▶ Work to do
Every line below should be copied exactly; drop the pictures.

[Scene-based spatial questions]
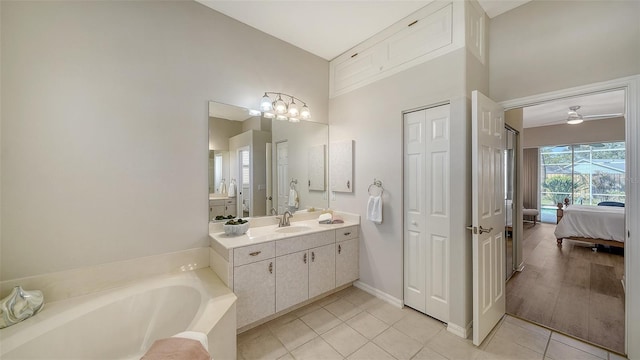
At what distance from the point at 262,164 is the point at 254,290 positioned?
1307mm

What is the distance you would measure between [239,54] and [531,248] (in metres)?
5.80

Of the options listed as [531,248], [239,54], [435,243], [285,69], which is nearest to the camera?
[435,243]

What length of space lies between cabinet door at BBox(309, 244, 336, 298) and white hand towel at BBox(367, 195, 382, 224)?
0.54m

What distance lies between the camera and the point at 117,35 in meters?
1.83

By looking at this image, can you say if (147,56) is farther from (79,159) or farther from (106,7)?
(79,159)

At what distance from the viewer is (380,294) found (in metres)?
2.70

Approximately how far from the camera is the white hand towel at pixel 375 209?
102 inches

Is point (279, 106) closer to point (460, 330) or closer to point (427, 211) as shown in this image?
point (427, 211)

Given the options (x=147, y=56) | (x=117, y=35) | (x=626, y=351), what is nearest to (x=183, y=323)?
(x=147, y=56)

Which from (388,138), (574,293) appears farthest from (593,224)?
(388,138)

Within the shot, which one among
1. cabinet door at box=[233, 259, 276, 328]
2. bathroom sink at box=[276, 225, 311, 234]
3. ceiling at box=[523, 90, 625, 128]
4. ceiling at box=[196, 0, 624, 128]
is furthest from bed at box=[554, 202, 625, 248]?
cabinet door at box=[233, 259, 276, 328]

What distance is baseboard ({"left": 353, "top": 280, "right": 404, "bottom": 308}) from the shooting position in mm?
2537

▶ Solution to the problem
At what distance from the point at 262,164 is the point at 254,290 positioned?
1307mm

What is the distance you would measure between [239,54] and [531,248] (in metres)?
5.80

Of the options listed as [531,248], [239,54], [435,243], [285,69], which is nearest to the camera?
[435,243]

What length of space lies between cabinet door at BBox(309, 244, 336, 298) and white hand towel at BBox(367, 195, 382, 224)?
0.54m

What distance lies between the camera and the point at 117,35 in meters?
1.83

By looking at this image, can you say if (147,56) is farther from (79,159) or farther from (106,7)?
(79,159)

At what distance from the viewer is (380,294) found (in metres)?
2.70

Approximately how far from the camera is the white hand towel at pixel 375 209?
102 inches

Is point (279, 106) closer to point (460, 330) or closer to point (427, 211) as shown in this image?
point (427, 211)

Given the options (x=147, y=56) | (x=117, y=35) | (x=626, y=351), what is nearest to (x=183, y=323)?
(x=147, y=56)

Which from (388,138), (574,293) appears farthest from (593,224)?
(388,138)

Within the shot, which one among
1. cabinet door at box=[233, 259, 276, 328]
2. bathroom sink at box=[276, 225, 311, 234]
3. ceiling at box=[523, 90, 625, 128]
4. ceiling at box=[196, 0, 624, 128]
is furthest from bed at box=[554, 202, 625, 248]?
cabinet door at box=[233, 259, 276, 328]

What distance is baseboard ({"left": 353, "top": 280, "right": 404, "bottom": 308}) from the shooting position in mm?
2537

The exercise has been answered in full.